Beginning with the line that contains "Msza przy Kapliczce Leśnej - maj 2016", reproduce every line through the end of the records below exactly, and leave the pictures out.

(Captioned web images)
· · ·

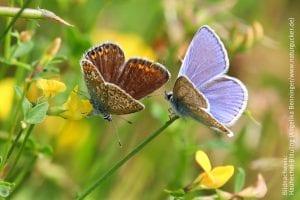 NABU Schmetterling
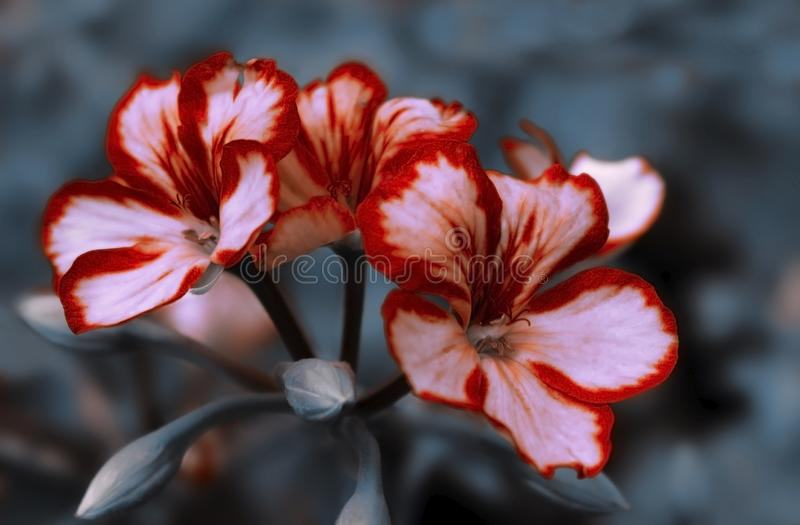 Viola magenta luminosa dei fiori su un fondo di estate del fogliame nella macro del primo piano del giardino fotografia stock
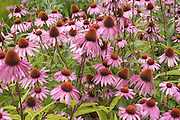 Garden bed of beautiful echinacea_purpura flowers.  Freeway 94 Wisconsin Dells USA
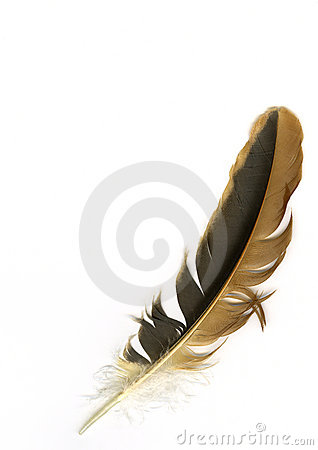Free Bird Feather Stock Photography - 3003732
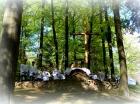 Msza przy Kapliczce Leśnej - maj 2016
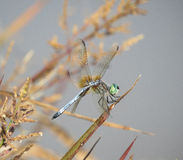 Dragonfly in profile on golden fall grass Stock Photography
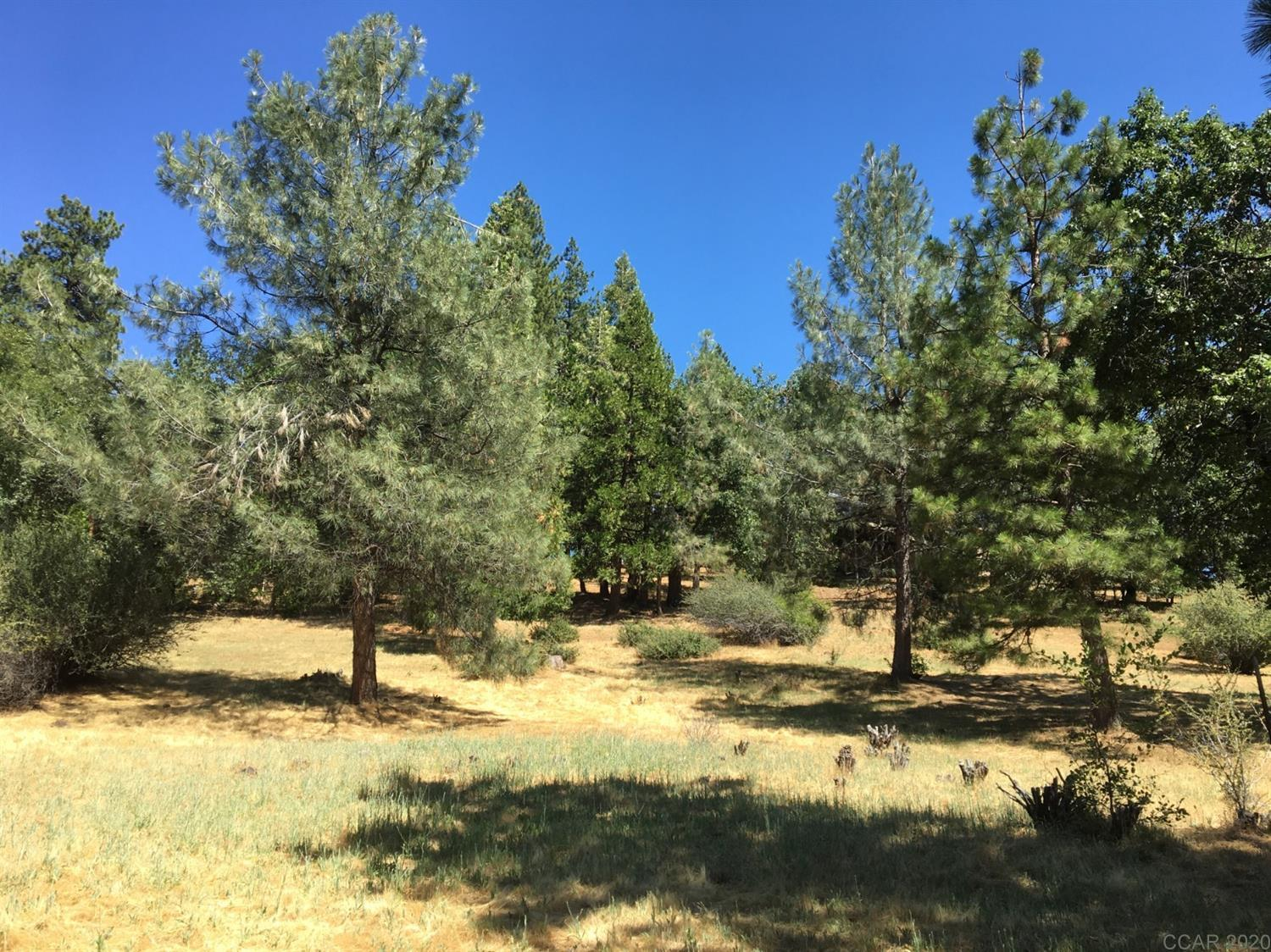 Water & Sewer included in price ($22,242 value)! This lot is located on a quiet street in the gated community of Forest Meadows. It's a great location to build your mountain dream home. Easy access to Hwy 4 and just minutes from downtown Murphys, wineries and golf (or a short drive to lakes & skiing). Amenities include: security gate/patrols, underground utilities, common area maintenance, snowplowing of main roads, clubhouse, 2 pools & parks, tennis/pickle-ball/boccee courts, playgrounds, dog park, walking/hiking trails...and so much more.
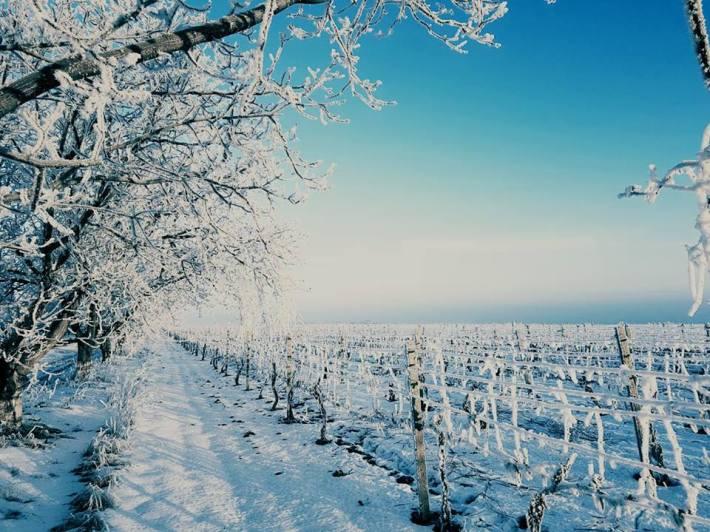 cricova-winery-vinhas-6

· · ·

- Exercise response
 Msza przy Kapliczce Leśnej - maj 2016
 Dragonfly in profile on golden fall grass Stock Photography
 Water & Sewer included in price ($22,242 value)! This lot is located on a quiet street in the gated community of Forest Meadows. It's a great location to build your mountain dream home. Easy access to Hwy 4 and just minutes from downtown Murphys, wineries and golf (or a short drive to lakes & skiing). Amenities include: security gate/patrols, underground utilities, common area maintenance, snowplowing of main roads, clubhouse, 2 pools & parks, tennis/pickle-ball/boccee courts, playgrounds, dog park, walking/hiking trails...and so much more.
 cricova-winery-vinhas-6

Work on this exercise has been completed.